Participate in Surveys & Generating Crop-Specific Data
When opportunities come up through grower organizations, extension, or industry groups – participate! This could include pesticide use surveys, Cost of Production survey, residue or efficacy trials, work activity studies, or observational field research.
Make sure researchers, extension, regulatory and industry groups are aware of new training systems, mechanization trends, and changes in labour practices.
Again, without crop-specific and activity-specific data, regulators default to conservative assumptions that may not be reflective of real-world practices.
Engage with Grower Organizations
Work through groups like the Ontario Apple Growers or commodity boards that:
- Submit input during PMRA consultations
- Support minor use registrations
- Advocate during re-evaluations
Regulatory decisions are often influenced by the quality and quantity of real-world use information submitted during these processes.
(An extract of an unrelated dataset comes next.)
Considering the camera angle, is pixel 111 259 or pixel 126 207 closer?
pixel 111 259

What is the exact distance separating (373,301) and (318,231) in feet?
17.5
The more voices at the table, the better!
Provide Feedback During PMRA Consultations
When the PMRA opens consultations, especially during re-evaluations, growers can:
- Submit comments on feasibility of proposed REIs/PHIs
- Highlight mismatches with actual orchard practices
- Provide context on labour and timing constraints
This is one of the few formal pathways where real-world constraints can directly influence regulatory outcomes.
The Bottom Line
Intervals like REIs and PHIs aren’t arbitrary – and they’re not supposed to match.
They are the result of two separate risk assessments designed to protect workers in the orchard (REIs) and consumers at the table (PHIs). When the numbers don’t align, it’s not a contradiction – as illogical as it may seem sometimes. There’s science behind it.
And the more accurately real-world orchard practices are reflected in that science, the more practical labels become. Exposure models are only as current as the systems they’re based on. Outdated assumptions can lead to outdated labels.